Shcrodinger's Cat is alive and very very angry. Until nap time, that is.
Science is the means by which we can test our intuition about the Universe, not necessarily prove it. There's a rather nice science vs. religion debate in which the inestimable Guy Consolmagno says :
"Poetry is a very powerful way of communicating truths that cannot be communicated in the kind of language found in the owner's manual to fix your Volkswagen. The importance of poetry is precisely because it carries you to into a place that ordinary words can no longer carry you."
He's right, of course. But it's also true of science and mathematics as well - they allow you to explore concepts that your feelings alone cannot. Their real strength comes from the ability not to know what's going on, but to test what's going on. This "tends to be the right one" idea, rather than expounding the virtues of the scientific method of examination, actually encourages a deeply prejudiced idea of how the Universe is supposed to behave. The Universe has no compulsion to behave simply at all. It can do whatever the hell it likes, even if that makes not the slightest bit of sense to our infinitesimally small monkey brains. That's why we now think we live in a universe where mass deforms spacetime rather than generating a force.

Not that mathematics isn't without its own poetry, however.
OK, "tends to be the right one" at least says, "tends", allowing for the fact that not all simple explanations are better. But even this isn't really good enough, because simple explanations usually tend to be wrong. This is every bit as true in philosophy and morality as it is in science.

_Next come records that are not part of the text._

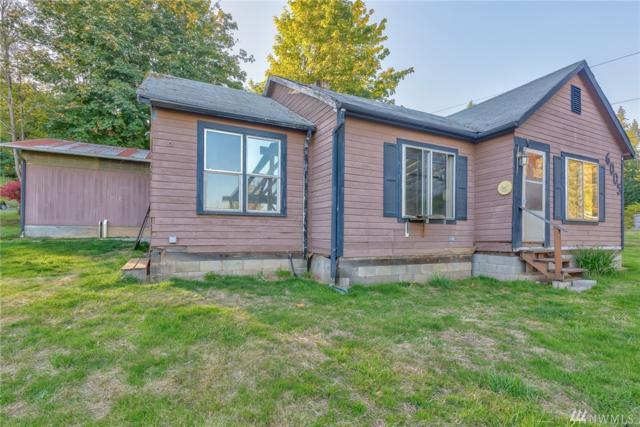 6005 Westside Hwy, Castle Rock, WA 98611 (#1203699) :: Ben Kinney Real Estate Team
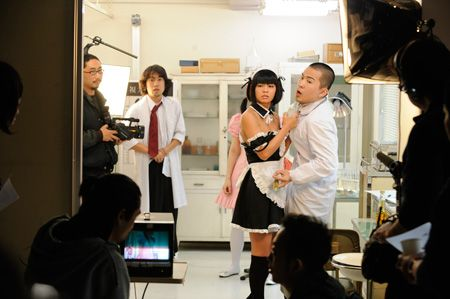 Nhật Bản: Hơn 6.000 thiếu nữ xin đóng sex mỗi năm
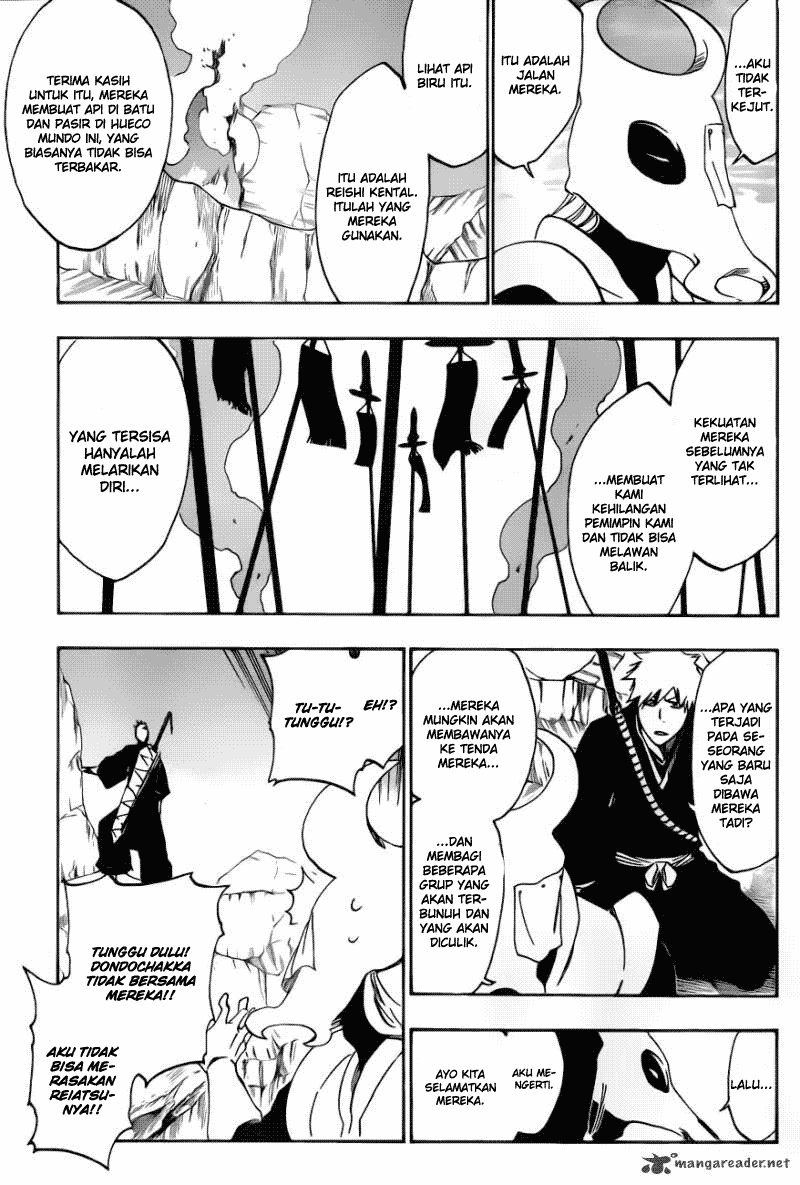bleach 487 indonesia page 8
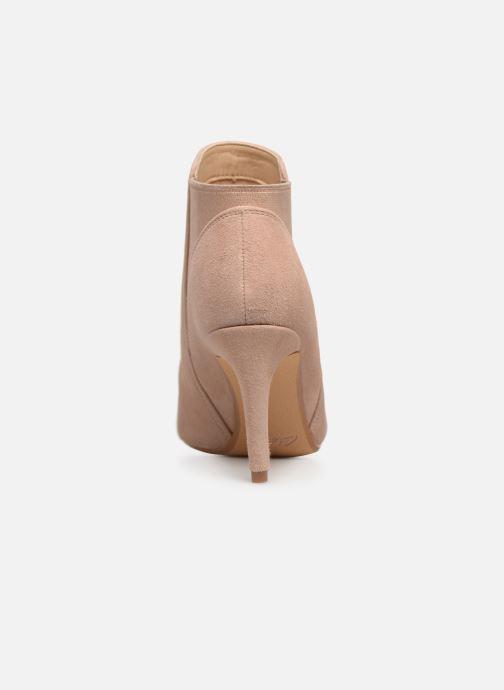 Bottines et boots Clarks Laina Violet Rose vue droite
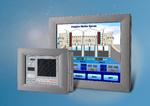 Bis zu 60 Prozent Energieeinsparung durch Touch-Panel-PC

There's another, bigger problem with "the right one". Pretty much all scientific theories get overturned eventually, though sometimes that takes centuries. Supposing that your theory is not merely true but also complete is a dangerous way to fall into the trap of dogmatic thinking. Or, as this rather nice article puts it :
Then there’s the “cognitive fluency” of a statement – essentially, whether it tells a good, coherent story that is simple to imagine. “If something feels smooth and easy to process, then our default is to expect things to be true,” says Newman. This is particularly true if a myth easily fits with our expectations. “It has to be sticky – a nugget or soundbite that links to what you know, and reaffirms your beliefs,” agrees Stephan Lewandowsky at the University of Bristol in the UK, whose work has examined the psychology of climate change deniers.
We should call it Bill's Razor though, because it would sound less pompous.
A simple idea can be seductive - especially if it's consistent with other ideas. A complex idea that goes against existing notions is generally a hard sell, but that's not by itself a reason to discount it. Newton's theory of gravity had astonishing success, but failed to predict the orbit of Mercury quite correctly. One simple explanation was that there was another planet even close to the Sun. The alternative was Einstein's massively more difficult model. But Vulcan was never found, and Einstein eventually won the day.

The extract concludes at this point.